#### Текст интервью
───
То есть, вот это было такое... как бы мощный толчок опять-таки к созданию этой роли, протест, который тоже иногда двигает творчеством.

Марина Тимашева:

Я только поясню для слушателей Радио Свобода, что Мип - это имя женщины, одной из тех людей, которые сделали все, что от них зависело, и, рискуя собственной жизнью, пробовали спасти семью господина Отто Франка.

И вопрос Флеминга Розе, газета "Юландс Постен".

Флеминг Розе:

Вы поехали в Амстердам, и мы говорим об этом, как о чем-то естественном. Ну, десять-пятнадцать лет тому назад это не было, так сказать, естественно, чтобы молодая актриса могла, так сказать, свободно ездить по миру. Вы, наверное, принадлежите к первому свободному поколению в России, да? Как вы ощущаете свою страну, и что вас волнует из того, что сегодня происходит в России, и место России в мире? У вас уже есть, с чем сравнивать, чего не было у предыдущего поколения.

Чулпан Хаматова:

Ну, я могу сказать, что я очень люблю Россию, как любят, может быть, родственников, иногда так любят себя, когда ты, с одной стороны, любишь страстно, и, с другой стороны предъявляешь гамбургский счет ко всему тому, что здесь происходит.

Мои поездки... Я, в общем-то, ими избалована. Особенно какая-то такая связь с Германией, где я снялась в трех фильмах, и мне там, да и, в общем-то, везде, во всех странах мира, очень приятно говорить, что я из России. И я ловлю себя на этом чувстве, и я.... Это даже не то что приятно, а я иногда жду этого вопроса, вопроса "откуда вы?" - и сказать, что я из России - это как-то так зажигательно и как-то так горячо...
───
#### Приведенные записи
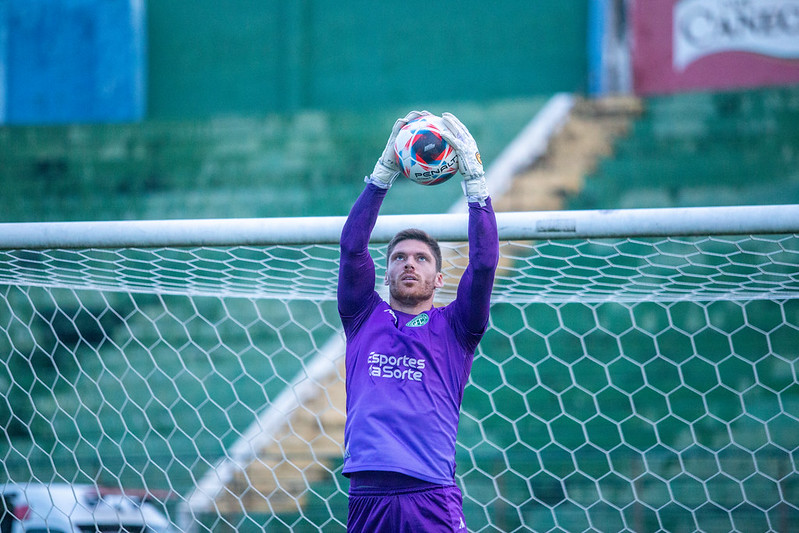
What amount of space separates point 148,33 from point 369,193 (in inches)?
344

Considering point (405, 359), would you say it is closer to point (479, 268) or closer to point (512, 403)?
point (479, 268)

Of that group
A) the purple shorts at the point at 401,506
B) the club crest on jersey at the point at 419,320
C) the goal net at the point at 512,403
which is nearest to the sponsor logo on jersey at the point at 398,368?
the club crest on jersey at the point at 419,320

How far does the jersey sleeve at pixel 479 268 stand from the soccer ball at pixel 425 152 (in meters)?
0.16

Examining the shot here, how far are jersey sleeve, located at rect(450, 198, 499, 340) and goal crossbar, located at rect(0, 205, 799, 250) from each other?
20.0 inches

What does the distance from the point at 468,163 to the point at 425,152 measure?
0.49 ft

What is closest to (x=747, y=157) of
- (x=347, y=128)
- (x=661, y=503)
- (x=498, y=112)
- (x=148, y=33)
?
(x=498, y=112)

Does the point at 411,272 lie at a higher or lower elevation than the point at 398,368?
higher

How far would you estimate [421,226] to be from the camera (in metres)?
3.24

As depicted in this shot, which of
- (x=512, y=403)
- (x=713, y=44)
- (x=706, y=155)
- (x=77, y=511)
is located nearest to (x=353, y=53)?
(x=713, y=44)

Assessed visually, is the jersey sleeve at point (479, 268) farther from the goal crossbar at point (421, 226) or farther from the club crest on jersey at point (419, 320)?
the goal crossbar at point (421, 226)

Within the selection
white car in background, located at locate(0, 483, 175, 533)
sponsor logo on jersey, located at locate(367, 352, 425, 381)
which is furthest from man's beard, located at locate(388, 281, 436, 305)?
white car in background, located at locate(0, 483, 175, 533)

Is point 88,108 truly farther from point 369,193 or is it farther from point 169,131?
point 369,193

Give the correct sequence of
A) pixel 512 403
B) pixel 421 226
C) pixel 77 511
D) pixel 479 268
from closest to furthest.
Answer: pixel 479 268, pixel 421 226, pixel 77 511, pixel 512 403

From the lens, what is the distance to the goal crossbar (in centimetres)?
303
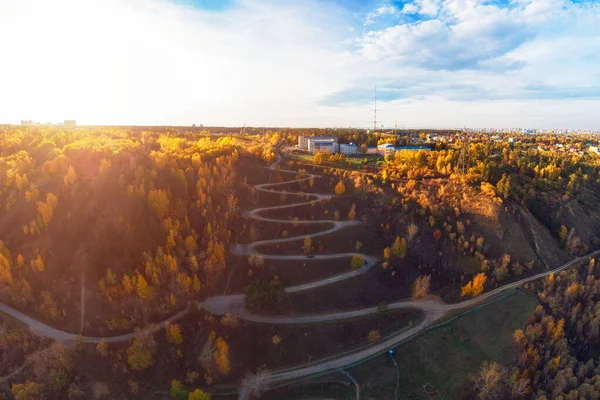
───
#### Условие задания
Выпишите без изменений фрагмент текста интервью от слов «Я только поясню» до слов «у предыдущего поколения.» включительно. Записи представляют собой отдельный материал.

#### Решение задания
Я только поясню для слушателей Радио Свобода, что Мип - это имя женщины, одной из тех людей, которые сделали все, что от них зависело, и, рискуя собственной жизнью, пробовали спасти семью господина Отто Франка.

И вопрос Флеминга Розе, газета "Юландс Постен".

Флеминг Розе:

Вы поехали в Амстердам, и мы говорим об этом, как о чем-то естественном. Ну, десять-пятнадцать лет тому назад это не было, так сказать, естественно, чтобы молодая актриса могла, так сказать, свободно ездить по миру. Вы, наверное, принадлежите к первому свободному поколению в России, да? Как вы ощущаете свою страну, и что вас волнует из того, что сегодня происходит в России, и место России в мире? У вас уже есть, с чем сравнивать, чего не было у предыдущего поколения.